WCNegentropy
/

BitTransformerLM

+#!/usr/bin/env python3
+"""
+Enhanced BitTransformerLM Generation Testing
+=============================================
+Test the promising generation improvements:
+1. Autoregressive generation with automatic parity correction
+2. Longer sequence generation (50, 100, 200+ characters)
+3. Optimized diffusion parameters (50+ steps)
+4. Direct comparison between generation methods
+Goal: See if we can get from "barely-contextual gibberish" to actual language!
+"""
+import sys
+import torch
+import torch.nn.functional as F
+from datetime import datetime
+sys.path.append('/data')
+sys.path.append('/data/BitTransformerLM')
+from bit_transformer import (
+    BitTransformerLM,
+    text_to_bits,
+    bits_to_text,
+    diffusion_inference,
+    set_dropout,
+    enforce_parity
+)
+def load_full_attention_model():
+    """Load the full attention BitTransformerLM model."""
+    print("🚀 Loading Full Attention BitTransformerLM for enhanced generation testing...")
+    model = BitTransformerLM(
+        d_model=512, nhead=16, num_layers=8, dim_feedforward=1024,
+        max_seq_len=512, reversible=True, use_checkpoint=False,
+        use_autocast=False, use_act=True, act_threshold=0.9,
+        lambda_K=0.05, lambda_C=0.05, lambda_S=0.05,
+        chunk_size=None, overlap=0, full_attn_logging=True
+    )
+    checkpoint_path = '/data/BitTransformerLM/checkpoints/checkpoint_best.pt'
+    checkpoint = torch.load(checkpoint_path, map_location='cpu')
+    model.load_state_dict(checkpoint['model_state_dict'])
+    model.eval()
+    set_dropout(model, 0.0)
+    epoch = checkpoint.get('epoch', 'unknown')
+    loss = checkpoint.get('loss', 'unknown')
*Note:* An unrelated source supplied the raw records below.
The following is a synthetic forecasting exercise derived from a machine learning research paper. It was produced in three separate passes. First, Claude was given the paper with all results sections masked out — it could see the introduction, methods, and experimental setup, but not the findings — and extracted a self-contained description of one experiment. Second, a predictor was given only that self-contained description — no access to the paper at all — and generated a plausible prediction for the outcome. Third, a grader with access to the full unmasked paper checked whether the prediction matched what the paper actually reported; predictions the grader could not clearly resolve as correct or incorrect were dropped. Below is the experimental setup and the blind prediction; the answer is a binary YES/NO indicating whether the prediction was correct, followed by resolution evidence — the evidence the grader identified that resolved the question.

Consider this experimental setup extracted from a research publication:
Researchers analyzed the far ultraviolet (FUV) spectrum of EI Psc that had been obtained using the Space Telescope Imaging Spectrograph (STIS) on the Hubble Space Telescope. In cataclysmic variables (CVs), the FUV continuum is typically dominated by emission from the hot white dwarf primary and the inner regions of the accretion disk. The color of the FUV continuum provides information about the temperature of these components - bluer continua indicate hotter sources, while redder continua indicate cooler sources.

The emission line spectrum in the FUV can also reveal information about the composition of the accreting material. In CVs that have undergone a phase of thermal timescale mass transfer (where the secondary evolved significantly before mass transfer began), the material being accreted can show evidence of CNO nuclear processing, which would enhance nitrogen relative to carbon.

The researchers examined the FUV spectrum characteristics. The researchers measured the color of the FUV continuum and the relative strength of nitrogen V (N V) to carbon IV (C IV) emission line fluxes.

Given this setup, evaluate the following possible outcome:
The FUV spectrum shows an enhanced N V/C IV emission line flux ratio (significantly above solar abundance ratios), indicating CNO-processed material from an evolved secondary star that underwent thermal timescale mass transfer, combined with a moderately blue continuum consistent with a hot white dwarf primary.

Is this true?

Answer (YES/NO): NO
+    print(f"✅ Model loaded! Epoch: {epoch}, Loss: {loss}")
+    return model
+def autoregressive_generate_with_parity_correction(model, prompt, max_new_chars=20, temperature=0.7):
+    """
+    Autoregressive generation with automatic parity correction.
+    This should solve the parity check failure issue that blocked autoregressive evaluation.
+    """
+    print(f"\n🔄 Autoregressive generation with parity correction:")
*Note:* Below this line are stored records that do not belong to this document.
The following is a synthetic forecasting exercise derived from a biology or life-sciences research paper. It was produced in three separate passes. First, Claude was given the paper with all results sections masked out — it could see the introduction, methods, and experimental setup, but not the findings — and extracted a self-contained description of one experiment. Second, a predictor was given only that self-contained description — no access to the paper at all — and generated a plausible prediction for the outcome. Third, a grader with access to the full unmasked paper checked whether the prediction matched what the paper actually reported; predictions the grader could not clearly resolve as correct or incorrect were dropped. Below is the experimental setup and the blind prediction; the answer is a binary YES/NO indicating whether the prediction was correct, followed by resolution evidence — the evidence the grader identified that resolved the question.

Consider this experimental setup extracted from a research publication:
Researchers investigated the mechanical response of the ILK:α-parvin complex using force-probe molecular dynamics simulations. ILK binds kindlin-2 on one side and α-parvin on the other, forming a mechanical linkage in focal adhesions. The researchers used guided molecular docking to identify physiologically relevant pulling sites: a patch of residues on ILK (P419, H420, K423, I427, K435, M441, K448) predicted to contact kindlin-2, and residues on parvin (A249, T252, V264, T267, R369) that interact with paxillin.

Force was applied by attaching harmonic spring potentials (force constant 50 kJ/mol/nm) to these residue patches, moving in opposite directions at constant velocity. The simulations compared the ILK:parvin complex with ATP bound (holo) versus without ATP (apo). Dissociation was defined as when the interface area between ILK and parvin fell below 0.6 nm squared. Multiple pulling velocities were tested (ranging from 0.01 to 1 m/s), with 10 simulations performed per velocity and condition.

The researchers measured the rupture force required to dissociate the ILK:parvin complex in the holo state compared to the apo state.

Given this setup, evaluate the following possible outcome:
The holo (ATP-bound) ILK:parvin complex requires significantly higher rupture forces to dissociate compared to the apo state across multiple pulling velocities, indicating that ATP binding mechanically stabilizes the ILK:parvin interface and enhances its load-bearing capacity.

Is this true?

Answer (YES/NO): YES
+    print(f"   Prompt: '{prompt}' → generating {max_new_chars} characters...")
+    # Convert prompt to bits
+    input_bits = text_to_bits(prompt)
+    generated_bits = input_bits.copy()
+    with torch.no_grad():
+        for char_idx in range(max_new_chars):
+            char_bits = []
+            # Generate 8 data bits + 1 parity bit per character
+            for bit_idx in range(9):
+                # Use last 400 bits as context
+                context = generated_bits + char_bits
+                context = context[-400:] if len(context) > 400 else context
+                context_tensor = torch.tensor(context, dtype=torch.long).unsqueeze(0)
+                # Get next bit prediction
+                logits, telemetry = model(context_tensor, causal=True)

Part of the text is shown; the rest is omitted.